だがどうやって? という疑問はすぐに解消された。琥珀色の長い髪が顔に落ちかからない程度に纏めるために使用していたヘアピンを取り出したのだ。
「それで開けられるのか?」
思わず言ってしまったロイエンタールをヘネラリーフェは仰天するような台詞で黙らせる。
「補導歴三回を甘く見ないで」
補導歴って一体……少しはわかりかけたように思っていたヘネラリーフェは益々わからなくなりそうだった。
「ある意味貴族の屋敷ってアナログなのよね」
フンフンとまるで鼻歌でも歌い出しそうな風情でヘネラリーフェは固く閉ざされている扉に向かう。
とは言え、やはり思い通りに動いてくれない躰に閉口してか少々手付きはおぼつかない。撃たれた傷からの出血も影響を与えていた。

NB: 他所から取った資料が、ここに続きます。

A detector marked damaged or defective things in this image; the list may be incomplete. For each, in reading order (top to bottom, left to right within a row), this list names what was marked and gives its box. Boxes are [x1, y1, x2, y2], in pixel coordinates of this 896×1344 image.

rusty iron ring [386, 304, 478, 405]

そんな彼女の躰を、己自身も出血による倦怠感を訴えながらもロイエンタールが背後から支えた。まるで後ろから抱き竦められているような感触……首筋に感じるロイエンタールの熱い吐息にヘネラリーフェは僅かに首を竦めた。
「聞いていいか?」
沈黙に耐えかねロイエンタールが声を掛ける。その方がヘネラリーフェも安心するだろうと思ったこともあった。
「何?」
「補導歴って……何したんだ?」
「う~~ん、暴行未遂ってとこかしら。一二歳くらいの時にね」
喧嘩でもしたのだろうか……?
「えっと、嫌がる女の子に絡んでたおっさんをボコボコにしちゃったの」
ボコボコって……有り余るエネルギーを持て余して軍人にでもなったのだろうかと邪推してしまいそうなエピソードである。まあ当たらずとも遠からじ……そんなところだろうか。
「嫌いなの……」
ポツリとヘネラリーフェが呟いた。静かで、だが強い口調にロイエンタールはただ黙って彼女の口が再び開かれるまで待った。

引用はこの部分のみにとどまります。